Often referred to as a ‘Baby Barolo’, Barbaresco has (sometimes unfairly) been called Barolo’s junior. There is nothing ‘lesser’ about this wine though – it’s simply a different version of a Nebbiolo-based wine.
The Nebbiolo grape (grown here with yields of 57 hl/ha) was usually fermented sweet until the 1890s when dry wines became de rigeur. Most production centres in Alba in Piemonte, the northwest corner of Italy. There is a small area of land planted in Barbaresco, Treiso, Neive and Alba. The Pietro Rinaldi is located at Madonna di Como in Alba’s Langhe Hills.
These areas have Tortonian soil – a calcareous marl that produces soft and fruity Barbaresco wines (like the Barolos grown in Alba and La Morra which are also grown on Tortonian soil). Helvetian soil produces more austere and structured wines (for example in Serralunga D’Alba and Monforte D’Alba).
The Tortonian soil and the fact that it’s close to the River Tanaro also enables the Nebbiolo to ripen faster here; they’re usually ready at 5-10 years. Nebbiolo is a fussy grape and requires a warm site and a long time to ripen. Barbaresco wines must be aged 2 years in oak (1 year less than Barolo) and it has a required minimum of 12.5% abv.
The Azienda Agricola (Domaine) Pietro Rinaldi is clear and bright, a deep garnet with legs. The nose is clean and developed with medium plus aromas of dried strawberry, plum, tar, kid glove and a little rose petal. Classic.

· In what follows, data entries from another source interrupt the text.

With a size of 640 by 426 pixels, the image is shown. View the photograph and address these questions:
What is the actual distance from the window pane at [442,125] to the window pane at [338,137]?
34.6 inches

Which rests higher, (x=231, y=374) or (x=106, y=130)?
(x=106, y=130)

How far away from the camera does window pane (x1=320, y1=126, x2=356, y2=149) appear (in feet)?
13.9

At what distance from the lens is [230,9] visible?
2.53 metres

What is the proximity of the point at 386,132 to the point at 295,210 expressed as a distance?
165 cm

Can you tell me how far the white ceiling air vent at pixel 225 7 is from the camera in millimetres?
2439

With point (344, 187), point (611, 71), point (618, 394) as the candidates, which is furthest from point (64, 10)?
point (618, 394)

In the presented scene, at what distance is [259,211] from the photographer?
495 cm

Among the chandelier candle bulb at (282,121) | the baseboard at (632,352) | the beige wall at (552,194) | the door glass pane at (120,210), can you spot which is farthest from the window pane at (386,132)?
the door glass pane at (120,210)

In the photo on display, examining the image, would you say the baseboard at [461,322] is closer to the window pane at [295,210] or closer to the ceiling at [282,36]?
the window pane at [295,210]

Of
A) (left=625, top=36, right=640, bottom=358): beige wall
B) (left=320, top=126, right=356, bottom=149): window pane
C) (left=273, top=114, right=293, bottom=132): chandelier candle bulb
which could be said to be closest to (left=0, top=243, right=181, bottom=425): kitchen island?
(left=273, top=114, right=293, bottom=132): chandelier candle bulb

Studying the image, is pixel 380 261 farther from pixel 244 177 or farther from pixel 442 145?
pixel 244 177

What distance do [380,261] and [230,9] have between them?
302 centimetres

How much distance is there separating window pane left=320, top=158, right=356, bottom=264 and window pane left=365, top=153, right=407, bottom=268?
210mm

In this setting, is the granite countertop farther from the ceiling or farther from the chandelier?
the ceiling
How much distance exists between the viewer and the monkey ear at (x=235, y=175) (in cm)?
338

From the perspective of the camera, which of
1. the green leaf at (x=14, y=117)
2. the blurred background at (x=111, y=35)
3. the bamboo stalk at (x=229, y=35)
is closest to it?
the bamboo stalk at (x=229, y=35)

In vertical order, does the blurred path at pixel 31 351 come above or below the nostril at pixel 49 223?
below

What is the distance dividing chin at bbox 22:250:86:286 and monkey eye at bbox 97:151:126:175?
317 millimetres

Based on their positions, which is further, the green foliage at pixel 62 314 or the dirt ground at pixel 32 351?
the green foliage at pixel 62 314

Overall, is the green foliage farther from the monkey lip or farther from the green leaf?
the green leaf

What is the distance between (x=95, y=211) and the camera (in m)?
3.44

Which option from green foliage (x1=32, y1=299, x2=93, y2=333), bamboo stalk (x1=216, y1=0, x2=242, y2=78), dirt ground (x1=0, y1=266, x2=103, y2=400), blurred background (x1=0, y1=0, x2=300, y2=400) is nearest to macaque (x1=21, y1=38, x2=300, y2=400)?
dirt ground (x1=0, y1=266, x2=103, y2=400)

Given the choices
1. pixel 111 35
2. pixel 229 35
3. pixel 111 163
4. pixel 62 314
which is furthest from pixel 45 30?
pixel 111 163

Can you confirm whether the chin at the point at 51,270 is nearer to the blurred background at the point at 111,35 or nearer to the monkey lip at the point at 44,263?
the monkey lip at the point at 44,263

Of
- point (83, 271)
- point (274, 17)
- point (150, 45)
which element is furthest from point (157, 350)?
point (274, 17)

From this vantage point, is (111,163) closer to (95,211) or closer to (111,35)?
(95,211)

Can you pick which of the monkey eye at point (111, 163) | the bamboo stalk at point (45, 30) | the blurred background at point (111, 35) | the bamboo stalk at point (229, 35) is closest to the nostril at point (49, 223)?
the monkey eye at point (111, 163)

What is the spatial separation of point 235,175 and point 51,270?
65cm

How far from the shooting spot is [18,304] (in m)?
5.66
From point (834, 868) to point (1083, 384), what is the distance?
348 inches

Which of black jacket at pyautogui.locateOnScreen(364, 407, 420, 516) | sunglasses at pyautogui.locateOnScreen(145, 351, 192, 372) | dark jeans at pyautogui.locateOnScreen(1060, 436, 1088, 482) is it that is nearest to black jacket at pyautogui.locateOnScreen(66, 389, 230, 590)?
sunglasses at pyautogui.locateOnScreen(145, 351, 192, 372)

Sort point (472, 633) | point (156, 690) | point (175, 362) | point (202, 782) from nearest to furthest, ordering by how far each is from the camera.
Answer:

The palate is dry with medium plus acidity, perfectly ripened and finely grained tannins, medium body, medium plus alcohol and medium plus intensity. The flavours consist of deep and dried red fruit (plum, strawberry, cherry) with leather, clove and black Dutch licorice. The finish is a strong medium plus.
This wine is WSET Very Good – it’s a great example of drink now, not intended for further ageing; it has reached its pinnacle. The tannins have resolved perfectly and have obviously been assisted over the past 7 years with the fruit and acidity which is still strong at medium plus. It’s a beautifully balanced effort with complex and concentrated flavours and aromas – the structure is strong.